The house retains its original features, including a glass mosaic fireplace designed by Louis Tiffany. Hand carved corbels highlight solid old wood columns in the foyer. Windows unique to this house were designed by Silsbee; they feature intersecting circles and are made of solid wood and individual panes of glass in the design. A carriage deck remains on the side porch. This extended portion of the porch floor allowed for the easy transition from porch to carriage (or horse). Two cisterns and a well exist on the property, and mechanical components for drawing and using stored water are present. Each of the eight fireplaces have hand-carved mantels that are unique to the individual rooms, as well as intricately detailed cast iron fireplace inserts. Each room, including the coat closets and butlers pantries, have working radiators that are highly decorative and original to the house. The Silsbee's Barber Mansion was a custom design for Henry Barber and is one of a kind.

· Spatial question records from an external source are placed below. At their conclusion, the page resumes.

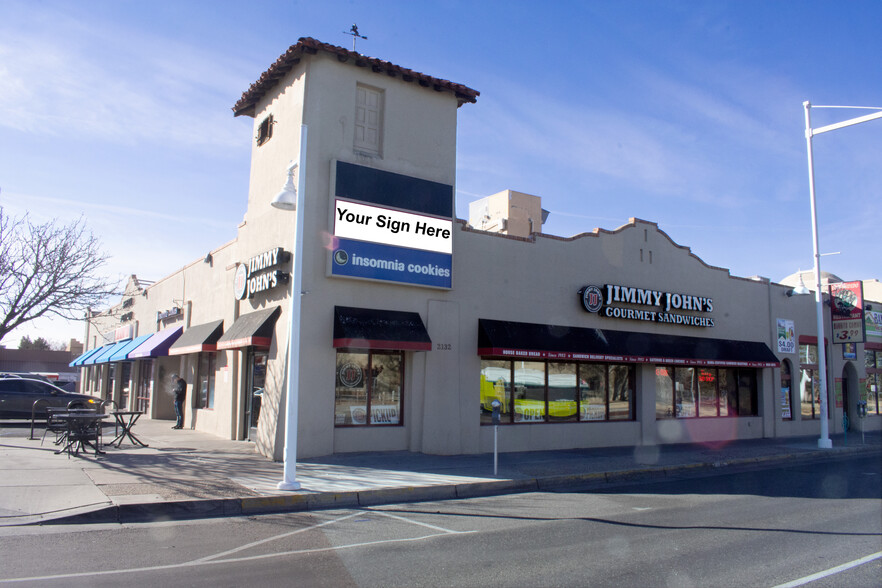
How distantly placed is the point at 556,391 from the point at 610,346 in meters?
2.09

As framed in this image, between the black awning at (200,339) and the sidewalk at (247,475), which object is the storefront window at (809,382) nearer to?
the sidewalk at (247,475)

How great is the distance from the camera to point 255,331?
14508mm

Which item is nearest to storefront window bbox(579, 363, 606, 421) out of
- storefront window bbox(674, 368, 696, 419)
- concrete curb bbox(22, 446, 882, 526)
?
storefront window bbox(674, 368, 696, 419)

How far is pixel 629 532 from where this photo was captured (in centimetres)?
863

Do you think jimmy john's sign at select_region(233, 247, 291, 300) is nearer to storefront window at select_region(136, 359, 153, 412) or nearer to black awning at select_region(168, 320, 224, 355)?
black awning at select_region(168, 320, 224, 355)

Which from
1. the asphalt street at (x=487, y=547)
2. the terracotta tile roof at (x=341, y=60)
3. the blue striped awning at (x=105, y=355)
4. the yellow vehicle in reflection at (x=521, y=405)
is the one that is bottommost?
the asphalt street at (x=487, y=547)

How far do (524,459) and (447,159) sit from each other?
7.57 m

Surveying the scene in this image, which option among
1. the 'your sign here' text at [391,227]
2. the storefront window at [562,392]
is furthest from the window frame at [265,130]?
the storefront window at [562,392]

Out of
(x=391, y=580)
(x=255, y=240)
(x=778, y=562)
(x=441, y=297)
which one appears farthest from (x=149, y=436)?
(x=778, y=562)

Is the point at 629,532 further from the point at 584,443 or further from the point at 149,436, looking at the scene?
the point at 149,436

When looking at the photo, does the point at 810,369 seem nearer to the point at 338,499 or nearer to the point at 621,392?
the point at 621,392

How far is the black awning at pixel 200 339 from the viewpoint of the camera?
18.0 metres

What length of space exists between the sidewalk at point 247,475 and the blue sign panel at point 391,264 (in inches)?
158

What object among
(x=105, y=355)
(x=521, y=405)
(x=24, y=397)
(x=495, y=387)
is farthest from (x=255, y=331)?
(x=105, y=355)
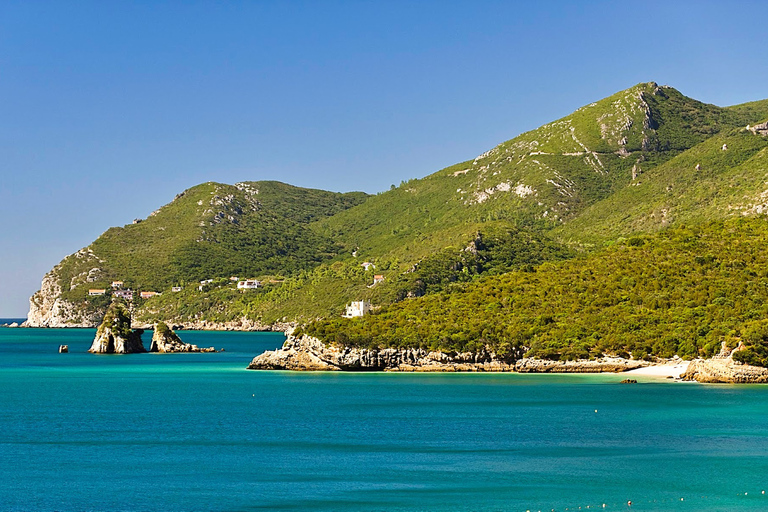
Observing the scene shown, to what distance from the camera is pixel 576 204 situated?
174000mm

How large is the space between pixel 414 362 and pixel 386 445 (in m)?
34.7

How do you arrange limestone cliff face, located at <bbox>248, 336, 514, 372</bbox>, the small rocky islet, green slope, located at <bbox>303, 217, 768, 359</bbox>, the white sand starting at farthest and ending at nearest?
1. the small rocky islet
2. limestone cliff face, located at <bbox>248, 336, 514, 372</bbox>
3. green slope, located at <bbox>303, 217, 768, 359</bbox>
4. the white sand

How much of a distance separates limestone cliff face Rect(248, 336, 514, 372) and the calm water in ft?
9.39

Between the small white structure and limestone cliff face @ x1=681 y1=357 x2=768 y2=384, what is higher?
the small white structure

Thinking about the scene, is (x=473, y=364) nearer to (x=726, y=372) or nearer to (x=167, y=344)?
(x=726, y=372)

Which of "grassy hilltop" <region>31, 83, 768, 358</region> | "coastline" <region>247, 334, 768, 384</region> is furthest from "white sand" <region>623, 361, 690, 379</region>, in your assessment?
"grassy hilltop" <region>31, 83, 768, 358</region>

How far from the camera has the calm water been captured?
95.3 feet

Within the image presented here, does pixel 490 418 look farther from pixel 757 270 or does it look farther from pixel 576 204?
pixel 576 204

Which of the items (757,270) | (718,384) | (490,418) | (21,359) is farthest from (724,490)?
(21,359)

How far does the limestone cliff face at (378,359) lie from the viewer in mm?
73000

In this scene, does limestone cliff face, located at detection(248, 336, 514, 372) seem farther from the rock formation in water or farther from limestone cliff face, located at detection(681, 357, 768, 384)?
the rock formation in water

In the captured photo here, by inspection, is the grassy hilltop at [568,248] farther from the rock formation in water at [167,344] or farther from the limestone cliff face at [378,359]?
the rock formation in water at [167,344]

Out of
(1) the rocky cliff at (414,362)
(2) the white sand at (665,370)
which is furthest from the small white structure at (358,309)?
(2) the white sand at (665,370)

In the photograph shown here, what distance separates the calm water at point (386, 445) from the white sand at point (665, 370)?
91.0 inches
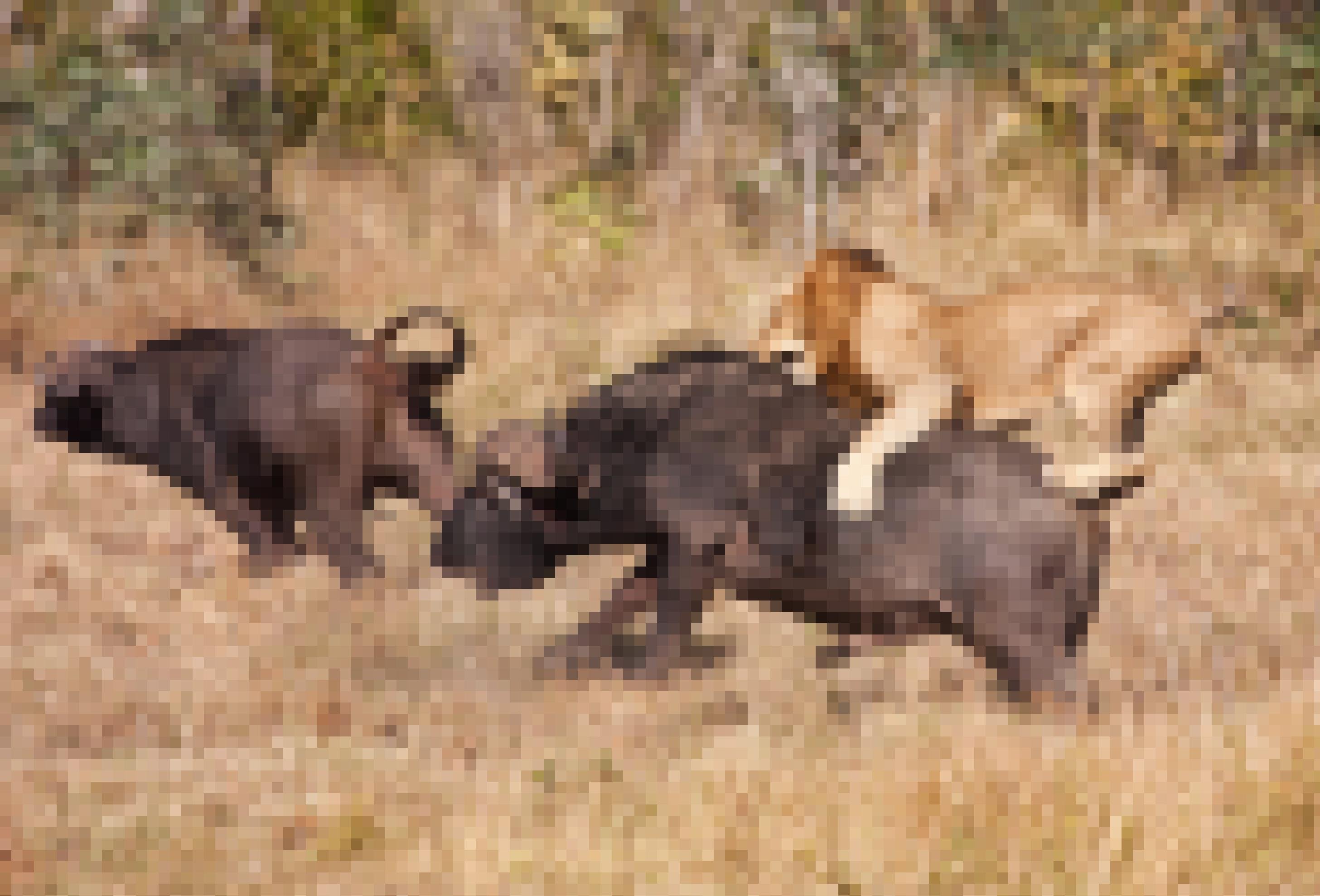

It is the first Silsbee design to be placed on the NRHP.

==Architecture==
The Henry D. Barber House was constructed around 1891 and underwent some minor alterations in 1899. Cast in Classical Revival style, the brick and limestone Barber House was designed by Chicago architect Joseph Lyman Silsbee.

==Significance==
The Henry D. Barber House was listed on the National Register of Historic Places on March 28, 1974, for its significance in the area of architecture.
Joseph Lyman Silsbee, prominent architect of many Chicago structures including the Lincoln Park Conservatory and the interior of the ‘Palmer Castle’ of Bertha and Potter Palmer of the Palmer House in Chicago, designed this house.